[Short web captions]

____

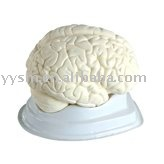 Humano anatomía modelo del cerebro - modelo anatómico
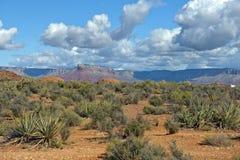 ajardine en el parque nacional de Grand Canyon, Arizona, Estados Unidos imagen de archivo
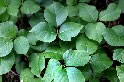 Poison Ivy Plant (Example 1)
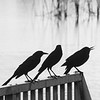 Description - Common Grackles <b>Title - On the Fence</b> <i>- Gwen Solomon</i>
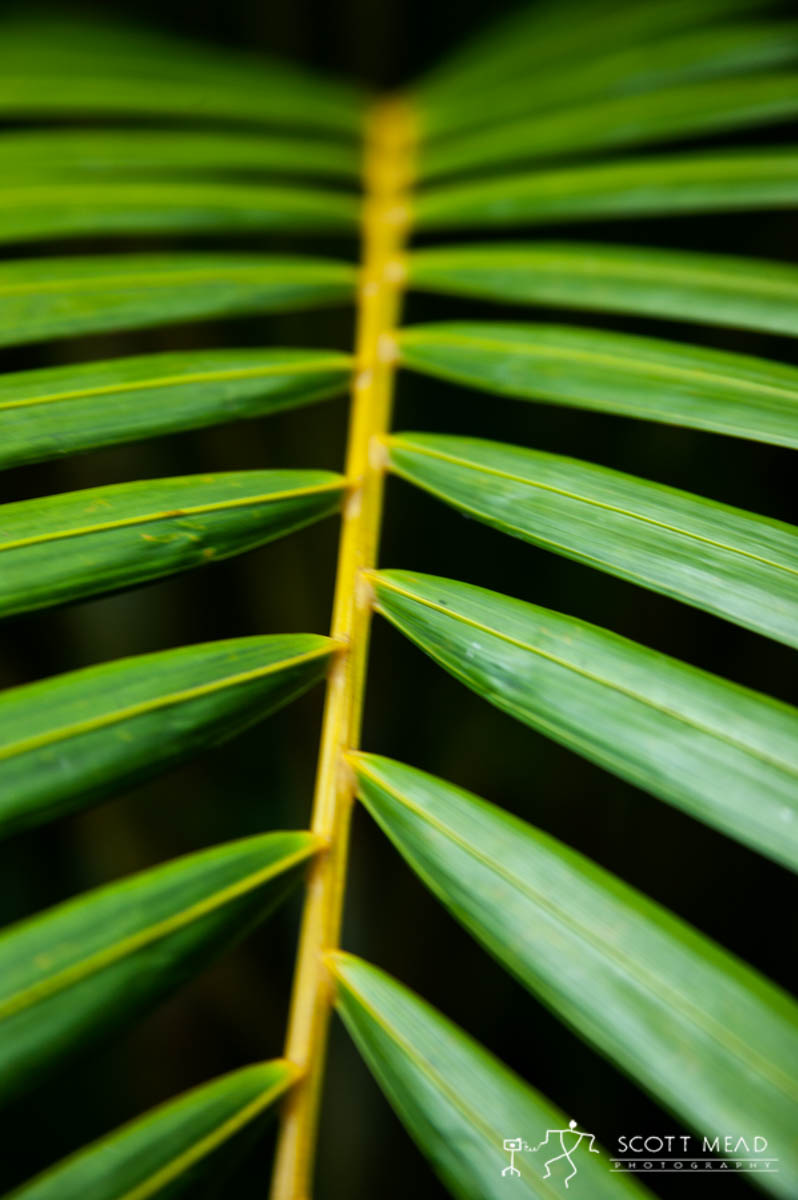Scott Mead Photography | Frond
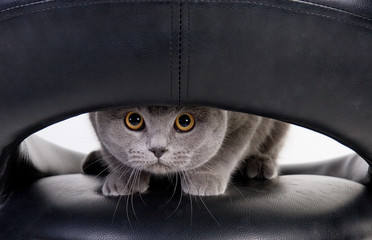 Funny Scottish cat peeping through the hole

____

§ **Exercise aim**
Start to finish, write out the data above exactly, omitting all pictures.

§ **The completed task**
 Humano anatomía modelo del cerebro - modelo anatómico
 ajardine en el parque nacional de Grand Canyon, Arizona, Estados Unidos imagen de archivo
 Poison Ivy Plant (Example 1)
 Description - Common Grackles <b>Title - On the Fence</b> <i>- Gwen Solomon</i>
Scott Mead Photography | Frond
 Funny Scottish cat peeping through the hole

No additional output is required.